Z pewnością każdy kierowca przynajmniej raz zetknął się z sytuacją, gdy jego samochód nie chciał odpalić z powodu zbyt niskiego poziomu energii w akumulatorze. Z jakiego jednak powodu tak się stało?
Najczęstszym powodem rozładowanego akumulatora jest zbyt niska temperatura. Jak się okazuje, wraz ze spadkiem temperatury powietrza, maleje również ilość energii w akumulatorze. Z tego też powodu po bardzo mroźnej nocy często dochodzi do sytuacji, gdy energii jest zwyczajnie zbyt mało.
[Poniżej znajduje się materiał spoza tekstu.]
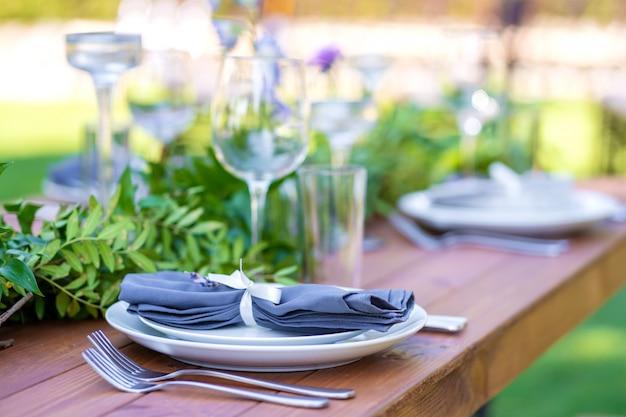 野外パーティーの準備。生花で飾られたテーブル。テーブル番号。装飾の詳細。
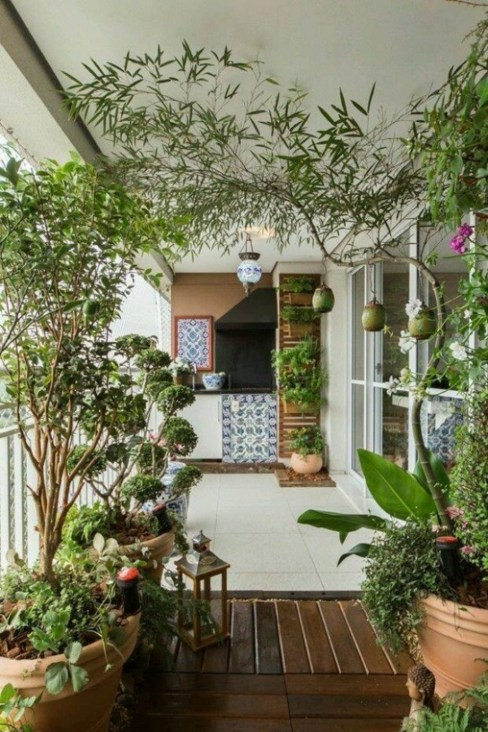 Creative small balcony design ideas for spring 10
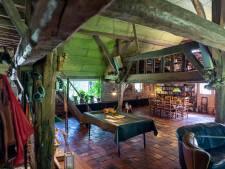 Historische Oosteindse hoeve toont eenmalig de schatkamer van vlooienplank, potstal en deegtrog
Innego typu bardzo często występującym powodem jest po prostu zużycie się akumulatora, który z wiekiem traci swoje właściwości. Zwykle następuje to po około 5 latach od jego wyprodukowania.
Jak przeprowadzić odpalanie z kabli?
Jeśli akumulator samochodowy rozładuje się do tego stopnia, że nie da się uruchomić silnika, w takim wypadku pozostają dwa rozwiązania. Po pierwsze wymienić go na nowy, co jest z samego rana dość utrudnione, lub też zastosować odpalanie na kable. Czym jest ta metoda?
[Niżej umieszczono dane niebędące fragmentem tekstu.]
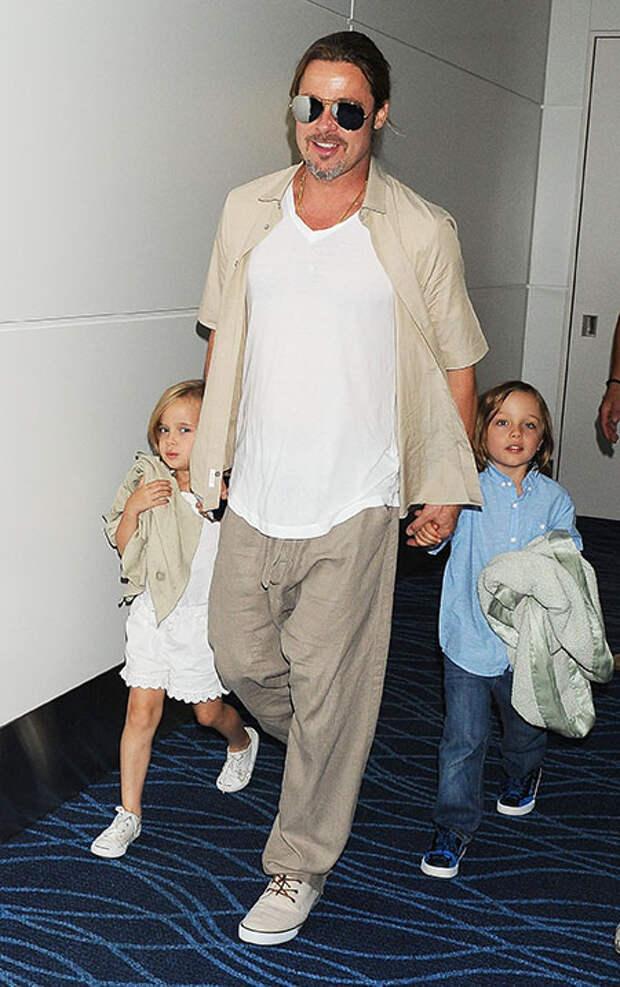 Брэд Питт проведет Рождество с детьми, несмотря на судебные разбирательства с Анджелиной Джоли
Odpalanie na kable polega na podłączeniu do rozładowanego akumulatora drugiego, naładowanego egzemplarza, który znajdować się będzie w innym samochodzie. Powstaje jednak pytanie, jak podłączyć kable do akumulatora, aby wszystko zadziałało tak, jak należy?
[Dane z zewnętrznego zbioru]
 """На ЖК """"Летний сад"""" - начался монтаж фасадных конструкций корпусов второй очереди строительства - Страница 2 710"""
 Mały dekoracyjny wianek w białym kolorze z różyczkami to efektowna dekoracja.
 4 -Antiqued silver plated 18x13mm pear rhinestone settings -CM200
Jak podłączyć kable do akumulatora
Jeśli chce się awaryjnie odpalić samochód na kable, trzeba przede wszystkim poprawnie podłączyć przewody do naładowanego akumulatora. W tym celu trzeba podłączyć najpierw przewód do plusa, a następnie do minusa. Gdy ma się już gotowe przewody, następnie trzeba przewód z plusem podłączyć do plusa rozładowanego akumulatora, a minusowy do minusa. Po tym zabiegu należy uruchomić auto ze sprawnym akumulatorem, a następnie spróbować zapalić ten z rozładowanym. Po chwili auto powinno się uruchomić. Gdy tak się stanie, należy podłączyć przewody, tym razem jednak odwrotnie, czyli najpierw minus, a dopiero potem plus. Pozwoli to bezpiecznie odłączyć baterię samochodu dawcy.